BCAAs really help me recover from my DOMS much faster so I gotta have those when I’m training six days a week! As with creatine, Girls Gone Strong has an article about whether BCAAs are for you, so if you’re interested, head over there and check it out! I take mine in pill form since I haven’t found a drinkable version yet that I like the flavor of. I’m sure it’s less efficient to take it in pill form, I’m just kinda OK with that so I can continue to be stubborn and not drink something I don’t like.

Next up is my protein shakes! Why not just mix one from a powder you ask? Why get these pricey pre-made ones? Well, the answer is simple and two-fold:

  1. I can never get the same result from a Blender Bottle as I can my blender. However, Ruby, my youngest pupper, is terrified of blenders which causes her to scream her head off. All around bad.
  2. In the mornings, I like to keep things chill so just having one of these in the fridge helps me with that.

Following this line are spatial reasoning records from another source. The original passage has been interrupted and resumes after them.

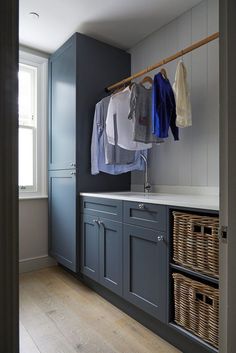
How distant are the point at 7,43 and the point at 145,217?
53.7 inches

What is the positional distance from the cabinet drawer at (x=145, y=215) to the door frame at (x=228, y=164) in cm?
72

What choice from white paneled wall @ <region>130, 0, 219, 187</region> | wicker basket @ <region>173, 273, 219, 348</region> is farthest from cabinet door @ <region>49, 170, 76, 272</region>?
wicker basket @ <region>173, 273, 219, 348</region>

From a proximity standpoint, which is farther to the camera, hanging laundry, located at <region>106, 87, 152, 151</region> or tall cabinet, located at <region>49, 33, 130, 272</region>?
tall cabinet, located at <region>49, 33, 130, 272</region>

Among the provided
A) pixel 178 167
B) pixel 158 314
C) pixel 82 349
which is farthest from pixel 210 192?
pixel 82 349

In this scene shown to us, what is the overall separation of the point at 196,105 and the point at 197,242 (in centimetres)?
125

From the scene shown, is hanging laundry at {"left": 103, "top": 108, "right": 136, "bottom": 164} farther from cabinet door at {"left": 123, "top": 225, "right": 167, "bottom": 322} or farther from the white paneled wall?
cabinet door at {"left": 123, "top": 225, "right": 167, "bottom": 322}

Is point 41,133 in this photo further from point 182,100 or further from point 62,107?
point 182,100

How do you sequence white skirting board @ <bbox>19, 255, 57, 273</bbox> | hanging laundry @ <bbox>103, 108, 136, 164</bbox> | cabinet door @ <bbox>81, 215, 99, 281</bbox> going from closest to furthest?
cabinet door @ <bbox>81, 215, 99, 281</bbox> < hanging laundry @ <bbox>103, 108, 136, 164</bbox> < white skirting board @ <bbox>19, 255, 57, 273</bbox>

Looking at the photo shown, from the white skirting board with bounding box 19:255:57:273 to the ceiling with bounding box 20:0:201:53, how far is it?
247 centimetres

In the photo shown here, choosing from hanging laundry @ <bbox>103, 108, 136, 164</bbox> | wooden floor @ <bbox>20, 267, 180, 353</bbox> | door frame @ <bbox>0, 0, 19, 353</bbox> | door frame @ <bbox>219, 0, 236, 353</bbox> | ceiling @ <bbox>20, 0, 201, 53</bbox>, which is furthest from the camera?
hanging laundry @ <bbox>103, 108, 136, 164</bbox>

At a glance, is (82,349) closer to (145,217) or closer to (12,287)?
(145,217)

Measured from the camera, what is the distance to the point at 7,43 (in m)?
0.51

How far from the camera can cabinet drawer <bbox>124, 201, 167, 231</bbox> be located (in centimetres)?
155

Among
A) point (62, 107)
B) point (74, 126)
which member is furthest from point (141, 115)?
point (62, 107)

I grab these ones in big packs off Amazon and while I’ll definitely be weaning myself off them as I go more and more paleo, for now, especially on days I know will be low protein, I add one to my water/coffee morning routine.

Next up are these two supplements from Old School which I’m trying out right now. Old School isn’t a new company to me. I really liked to use their Vintage Bliss back when I was having more trouble sleeping so I figured why not try a couple of their other options?

First up is Vintage Bend, which is a joint support supplement. As some of you might guess or know, I have Celiac Disease and it went untreated pretty far into my life. Because of that, I used to blow out my knees pretty frequently. They’re getting better as I’m getting older but I figure things like vitamin D, glucosamine, tumeric and others can’t really hurt me so why not give it a shot?

The other one is Vintage Burn, which I’m not totally won over on yet. I figured I’d try out one of these newer fat burning supplements since the last time I tried one, I was about 19-20 years old and it had ephedrine in it! Why yes, I am old as dirt 😂 I’m not totally won over on it because there’s so much shifting right now with my new workout schedule, a new diet, and, heck, just beginner’s gains that I don’t think I could tell if it was really working or not. Because of this, I’m thinking about tabling it until I get more stable and then seeing if there are any benefits.